> **PROVIDED INFORMATION**
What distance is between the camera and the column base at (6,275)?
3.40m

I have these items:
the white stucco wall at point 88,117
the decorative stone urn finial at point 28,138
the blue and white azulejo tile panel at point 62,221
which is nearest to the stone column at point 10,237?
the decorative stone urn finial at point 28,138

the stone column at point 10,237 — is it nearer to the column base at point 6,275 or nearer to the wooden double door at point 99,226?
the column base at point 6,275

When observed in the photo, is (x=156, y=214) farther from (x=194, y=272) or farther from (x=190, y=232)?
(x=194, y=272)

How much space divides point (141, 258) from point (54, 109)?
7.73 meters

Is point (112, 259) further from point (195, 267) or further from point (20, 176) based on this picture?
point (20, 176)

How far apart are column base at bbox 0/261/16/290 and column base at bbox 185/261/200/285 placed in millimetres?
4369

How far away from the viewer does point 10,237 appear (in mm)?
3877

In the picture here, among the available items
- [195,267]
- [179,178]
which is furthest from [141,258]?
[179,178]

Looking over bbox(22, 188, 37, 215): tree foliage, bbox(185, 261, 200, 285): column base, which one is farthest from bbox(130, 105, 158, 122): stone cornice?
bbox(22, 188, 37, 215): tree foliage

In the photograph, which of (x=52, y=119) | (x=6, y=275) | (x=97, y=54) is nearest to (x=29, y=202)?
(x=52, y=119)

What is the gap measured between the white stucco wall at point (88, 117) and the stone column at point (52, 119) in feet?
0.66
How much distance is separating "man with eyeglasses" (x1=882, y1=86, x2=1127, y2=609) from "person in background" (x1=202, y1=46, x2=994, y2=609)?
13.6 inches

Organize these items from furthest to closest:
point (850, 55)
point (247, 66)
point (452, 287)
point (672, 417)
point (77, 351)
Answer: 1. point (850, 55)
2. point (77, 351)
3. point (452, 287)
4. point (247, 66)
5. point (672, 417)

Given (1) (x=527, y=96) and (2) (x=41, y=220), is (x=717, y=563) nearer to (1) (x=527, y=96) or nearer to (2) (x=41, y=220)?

> **REQUIRED TASK**
Recast every line of the data above as a JSON list of strings, one string per line, with blank lines left out.

> **OUTPUT FOR THIS TASK**
[
  "What distance is between the camera and the column base at (6,275)?",
  "3.40m",
  "I have these items:",
  "the white stucco wall at point 88,117",
  "the decorative stone urn finial at point 28,138",
  "the blue and white azulejo tile panel at point 62,221",
  "which is nearest to the stone column at point 10,237?",
  "the decorative stone urn finial at point 28,138",
  "the stone column at point 10,237 — is it nearer to the column base at point 6,275 or nearer to the wooden double door at point 99,226?",
  "the column base at point 6,275",
  "When observed in the photo, is (x=156, y=214) farther from (x=194, y=272) or farther from (x=190, y=232)?",
  "(x=194, y=272)",
  "How much space divides point (141, 258) from point (54, 109)?",
  "7.73 meters",
  "Is point (112, 259) further from point (195, 267) or further from point (20, 176) based on this picture?",
  "point (20, 176)",
  "How far apart are column base at bbox 0/261/16/290 and column base at bbox 185/261/200/285 placed in millimetres?",
  "4369",
  "How far away from the viewer does point 10,237 appear (in mm)?",
  "3877",
  "In the picture here, among the available items",
  "- [195,267]",
  "- [179,178]",
  "which is furthest from [141,258]?",
  "[179,178]",
  "Looking over bbox(22, 188, 37, 215): tree foliage, bbox(185, 261, 200, 285): column base, which one is farthest from bbox(130, 105, 158, 122): stone cornice?",
  "bbox(22, 188, 37, 215): tree foliage",
  "In the photograph, which of (x=52, y=119) | (x=6, y=275) | (x=97, y=54) is nearest to (x=29, y=202)?",
  "(x=52, y=119)",
  "What is the gap measured between the white stucco wall at point (88, 117) and the stone column at point (52, 119) in feet?",
  "0.66",
  "How much distance is separating \"man with eyeglasses\" (x1=882, y1=86, x2=1127, y2=609) from \"person in background\" (x1=202, y1=46, x2=994, y2=609)?",
  "13.6 inches",
  "Organize these items from furthest to closest:",
  "point (850, 55)",
  "point (247, 66)",
  "point (452, 287)",
  "point (672, 417)",
  "point (77, 351)",
  "Answer: 1. point (850, 55)",
  "2. point (77, 351)",
  "3. point (452, 287)",
  "4. point (247, 66)",
  "5. point (672, 417)",
  "Given (1) (x=527, y=96) and (2) (x=41, y=220), is (x=717, y=563) nearer to (1) (x=527, y=96) or nearer to (2) (x=41, y=220)?"
]